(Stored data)
┌──

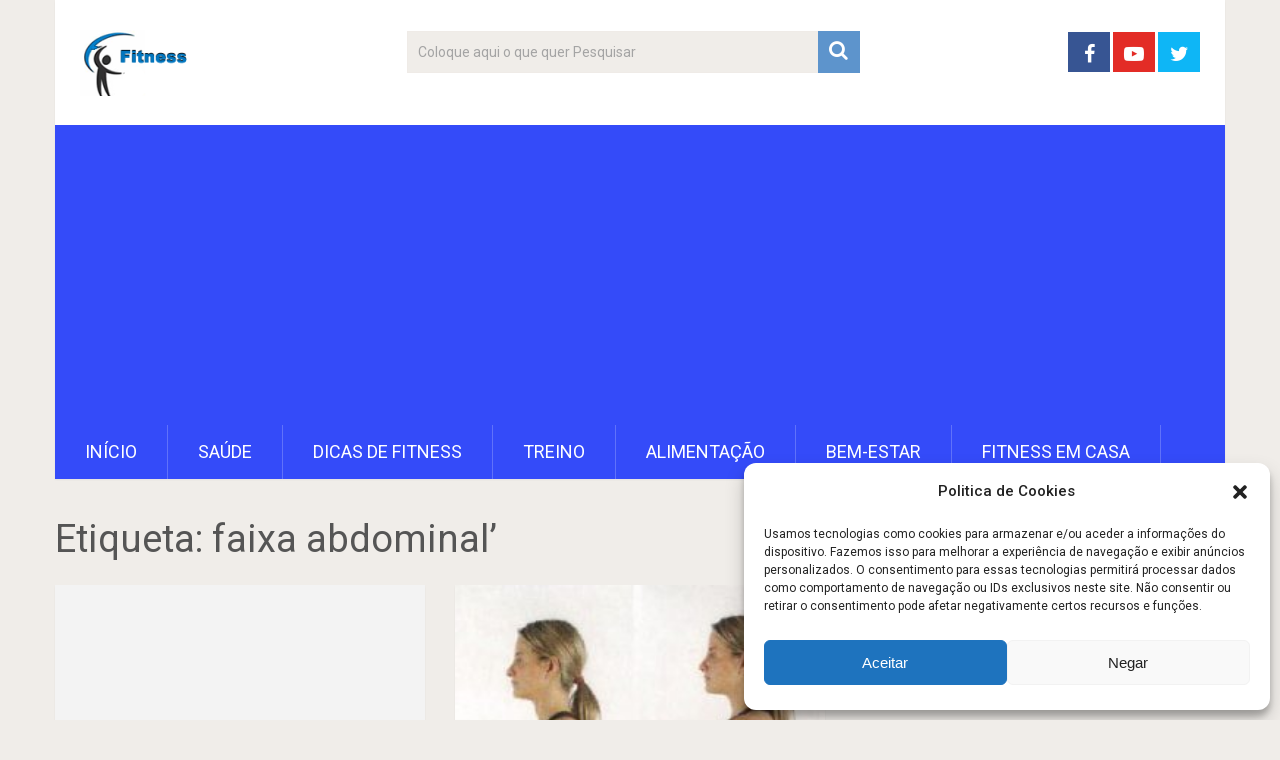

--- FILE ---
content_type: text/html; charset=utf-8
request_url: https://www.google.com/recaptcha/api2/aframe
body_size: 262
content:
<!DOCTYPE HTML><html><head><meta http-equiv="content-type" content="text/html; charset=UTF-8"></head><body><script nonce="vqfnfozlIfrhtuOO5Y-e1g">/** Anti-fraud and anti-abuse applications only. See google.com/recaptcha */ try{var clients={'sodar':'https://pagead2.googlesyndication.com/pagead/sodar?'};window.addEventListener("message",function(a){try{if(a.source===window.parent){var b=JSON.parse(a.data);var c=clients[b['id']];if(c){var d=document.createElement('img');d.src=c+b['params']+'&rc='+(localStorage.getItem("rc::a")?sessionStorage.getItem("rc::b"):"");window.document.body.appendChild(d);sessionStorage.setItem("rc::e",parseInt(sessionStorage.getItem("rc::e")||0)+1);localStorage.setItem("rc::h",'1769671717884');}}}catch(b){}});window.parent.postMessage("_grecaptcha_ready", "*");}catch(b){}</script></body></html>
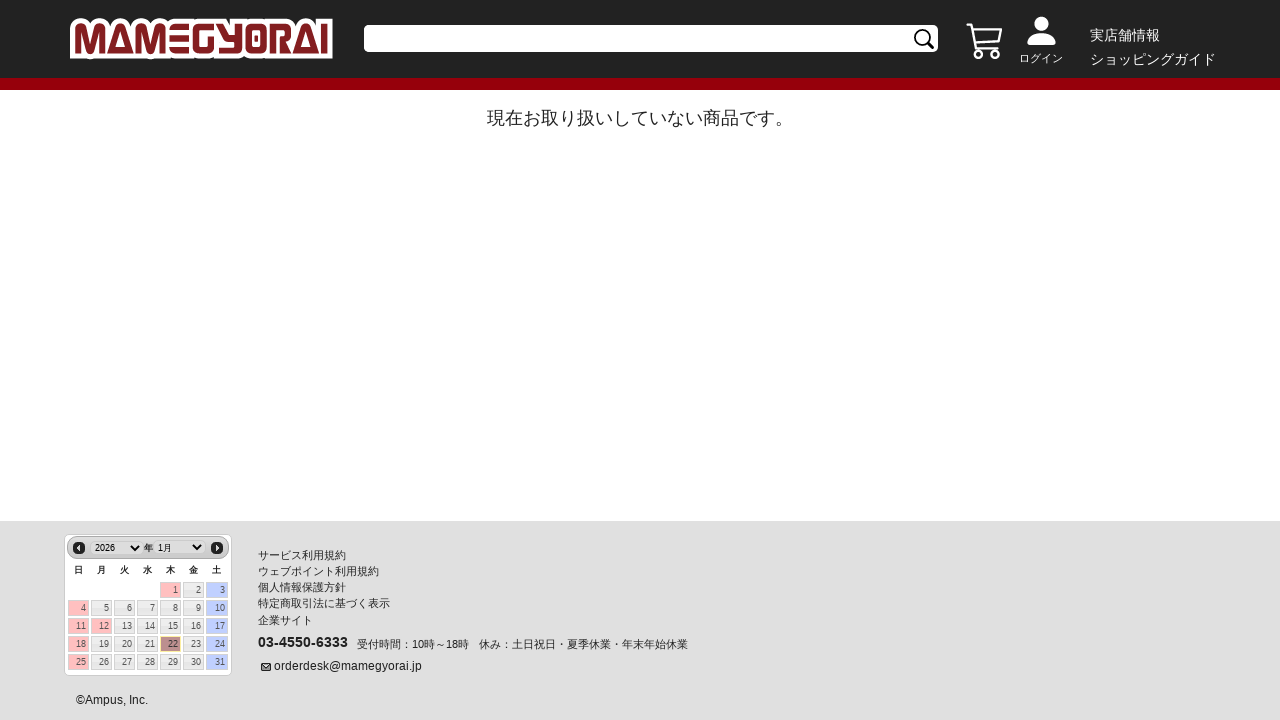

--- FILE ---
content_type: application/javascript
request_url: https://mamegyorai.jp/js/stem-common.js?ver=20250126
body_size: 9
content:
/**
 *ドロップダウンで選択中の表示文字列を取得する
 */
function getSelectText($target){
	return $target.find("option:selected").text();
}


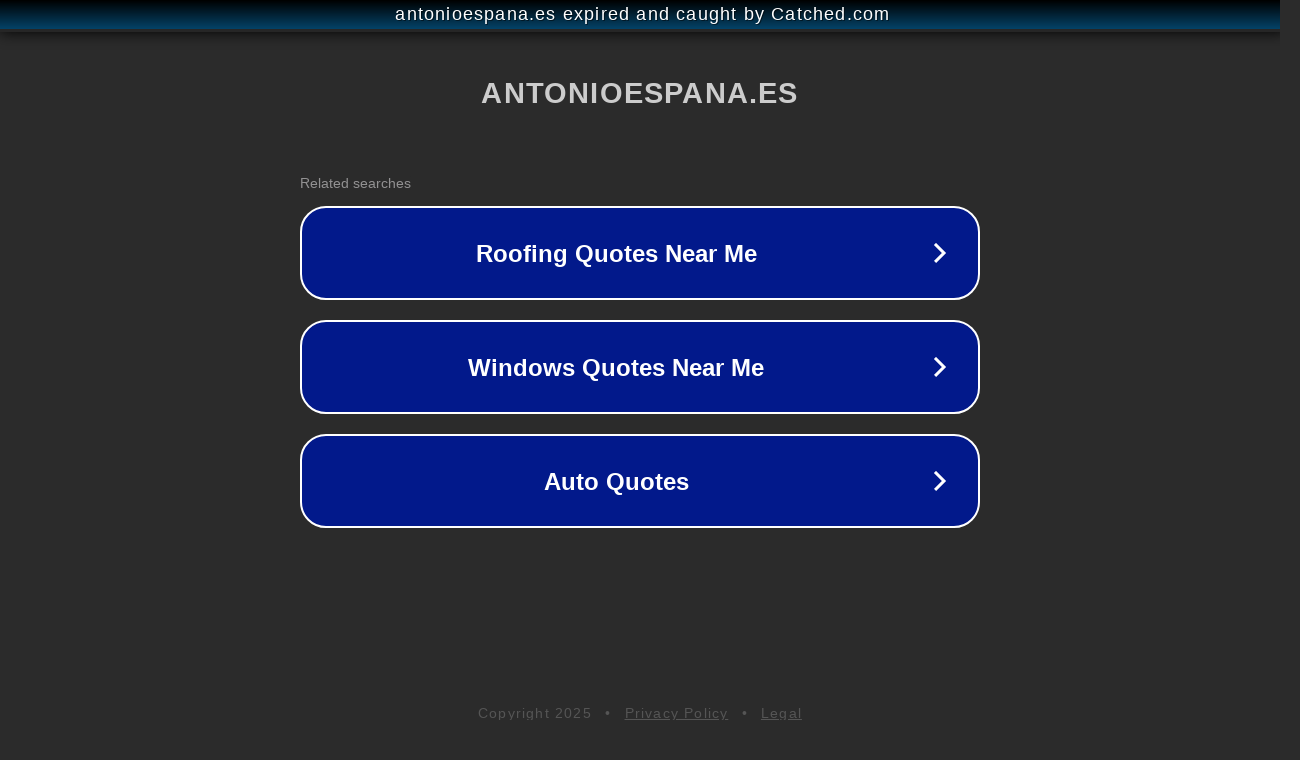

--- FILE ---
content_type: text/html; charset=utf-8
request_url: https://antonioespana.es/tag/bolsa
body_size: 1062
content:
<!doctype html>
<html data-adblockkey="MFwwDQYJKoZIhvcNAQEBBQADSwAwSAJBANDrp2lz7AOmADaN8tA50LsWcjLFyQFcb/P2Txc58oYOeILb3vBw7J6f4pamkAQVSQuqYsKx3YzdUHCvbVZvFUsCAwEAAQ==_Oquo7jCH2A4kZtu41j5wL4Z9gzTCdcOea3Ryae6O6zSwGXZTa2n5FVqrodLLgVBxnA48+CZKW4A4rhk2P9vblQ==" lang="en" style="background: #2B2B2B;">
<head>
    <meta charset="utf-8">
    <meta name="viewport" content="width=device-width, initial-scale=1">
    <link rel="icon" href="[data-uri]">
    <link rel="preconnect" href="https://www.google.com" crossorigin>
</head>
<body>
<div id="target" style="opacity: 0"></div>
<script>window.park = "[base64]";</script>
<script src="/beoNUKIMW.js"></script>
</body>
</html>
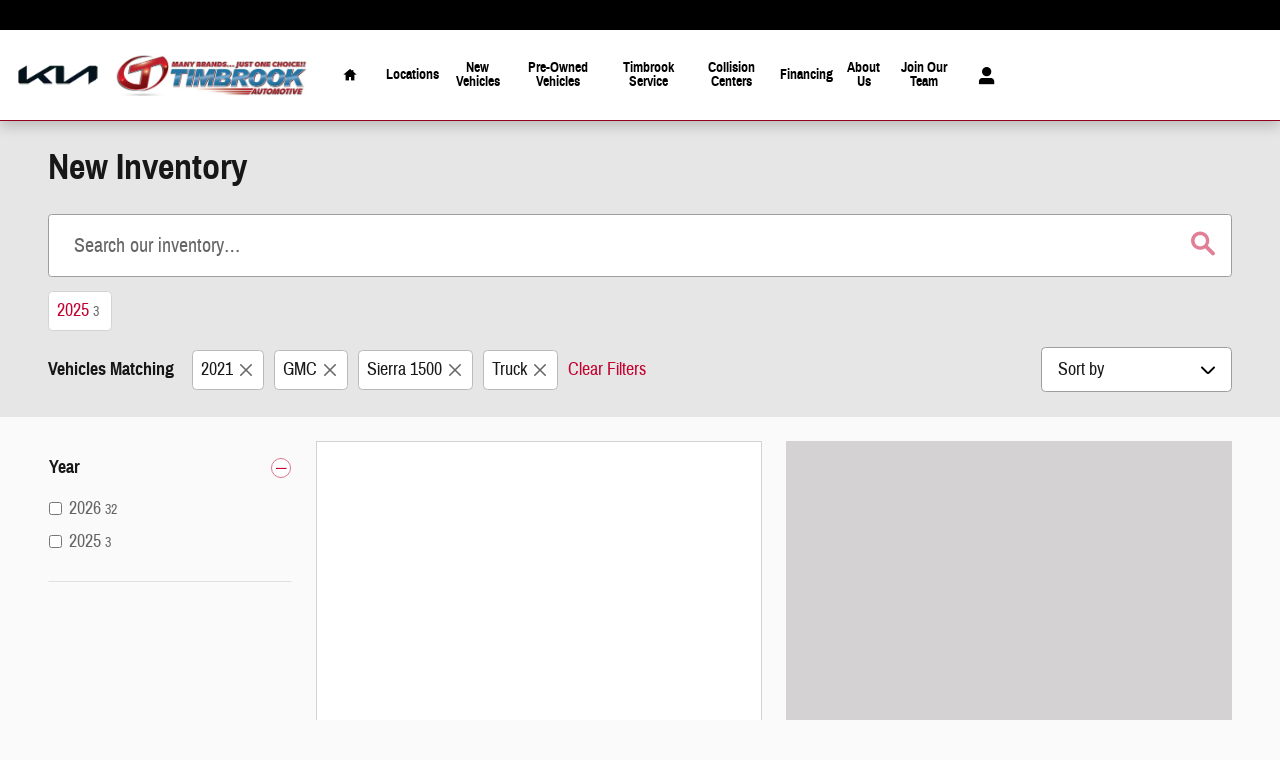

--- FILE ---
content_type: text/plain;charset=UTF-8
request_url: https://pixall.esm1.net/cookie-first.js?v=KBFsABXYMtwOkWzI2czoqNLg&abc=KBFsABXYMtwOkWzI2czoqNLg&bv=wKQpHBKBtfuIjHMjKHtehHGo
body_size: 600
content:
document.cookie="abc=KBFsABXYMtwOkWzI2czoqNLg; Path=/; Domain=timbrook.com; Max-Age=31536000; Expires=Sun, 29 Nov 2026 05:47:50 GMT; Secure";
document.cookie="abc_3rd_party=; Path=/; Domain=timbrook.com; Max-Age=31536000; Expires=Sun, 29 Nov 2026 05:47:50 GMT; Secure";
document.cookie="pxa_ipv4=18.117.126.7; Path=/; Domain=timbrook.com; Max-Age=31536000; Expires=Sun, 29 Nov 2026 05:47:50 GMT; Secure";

└──

**About this exercise**
Set down every record exactly as written, but drop the pictures.

**Your response**
--- FILE ---
content_type: text/html; charset=utf-8
request_url: https://www.google.com/recaptcha/api2/aframe
body_size: 262
content:
<!DOCTYPE HTML><html><head><meta http-equiv="content-type" content="text/html; charset=UTF-8"></head><body><script nonce="vqfnfozlIfrhtuOO5Y-e1g">/** Anti-fraud and anti-abuse applications only. See google.com/recaptcha */ try{var clients={'sodar':'https://pagead2.googlesyndication.com/pagead/sodar?'};window.addEventListener("message",function(a){try{if(a.source===window.parent){var b=JSON.parse(a.data);var c=clients[b['id']];if(c){var d=document.createElement('img');d.src=c+b['params']+'&rc='+(localStorage.getItem("rc::a")?sessionStorage.getItem("rc::b"):"");window.document.body.appendChild(d);sessionStorage.setItem("rc::e",parseInt(sessionStorage.getItem("rc::e")||0)+1);localStorage.setItem("rc::h",'1769671717884');}}}catch(b){}});window.parent.postMessage("_grecaptcha_ready", "*");}catch(b){}</script></body></html>

--- FILE ---
content_type: application/javascript
request_url: https://mamegyorai.jp/js/stem-common.js?ver=20250126
body_size: 9
content:
/**
 *ドロップダウンで選択中の表示文字列を取得する
 */
function getSelectText($target){
	return $target.find("option:selected").text();
}



--- FILE ---
content_type: text/html; charset=utf-8
request_url: https://antonioespana.es/tag/bolsa
body_size: 1062
content:
<!doctype html>
<html data-adblockkey="MFwwDQYJKoZIhvcNAQEBBQADSwAwSAJBANDrp2lz7AOmADaN8tA50LsWcjLFyQFcb/P2Txc58oYOeILb3vBw7J6f4pamkAQVSQuqYsKx3YzdUHCvbVZvFUsCAwEAAQ==_Oquo7jCH2A4kZtu41j5wL4Z9gzTCdcOea3Ryae6O6zSwGXZTa2n5FVqrodLLgVBxnA48+CZKW4A4rhk2P9vblQ==" lang="en" style="background: #2B2B2B;">
<head>
    <meta charset="utf-8">
    <meta name="viewport" content="width=device-width, initial-scale=1">
    <link rel="icon" href="[data-uri]">
    <link rel="preconnect" href="https://www.google.com" crossorigin>
</head>
<body>
<div id="target" style="opacity: 0"></div>
<script>window.park = "[base64]";</script>
<script src="/beoNUKIMW.js"></script>
</body>
</html>

--- FILE ---
content_type: text/plain;charset=UTF-8
request_url: https://pixall.esm1.net/cookie-first.js?v=KBFsABXYMtwOkWzI2czoqNLg&abc=KBFsABXYMtwOkWzI2czoqNLg&bv=wKQpHBKBtfuIjHMjKHtehHGo
body_size: 600
content:
document.cookie="abc=KBFsABXYMtwOkWzI2czoqNLg; Path=/; Domain=timbrook.com; Max-Age=31536000; Expires=Sun, 29 Nov 2026 05:47:50 GMT; Secure";
document.cookie="abc_3rd_party=; Path=/; Domain=timbrook.com; Max-Age=31536000; Expires=Sun, 29 Nov 2026 05:47:50 GMT; Secure";
document.cookie="pxa_ipv4=18.117.126.7; Path=/; Domain=timbrook.com; Max-Age=31536000; Expires=Sun, 29 Nov 2026 05:47:50 GMT; Secure";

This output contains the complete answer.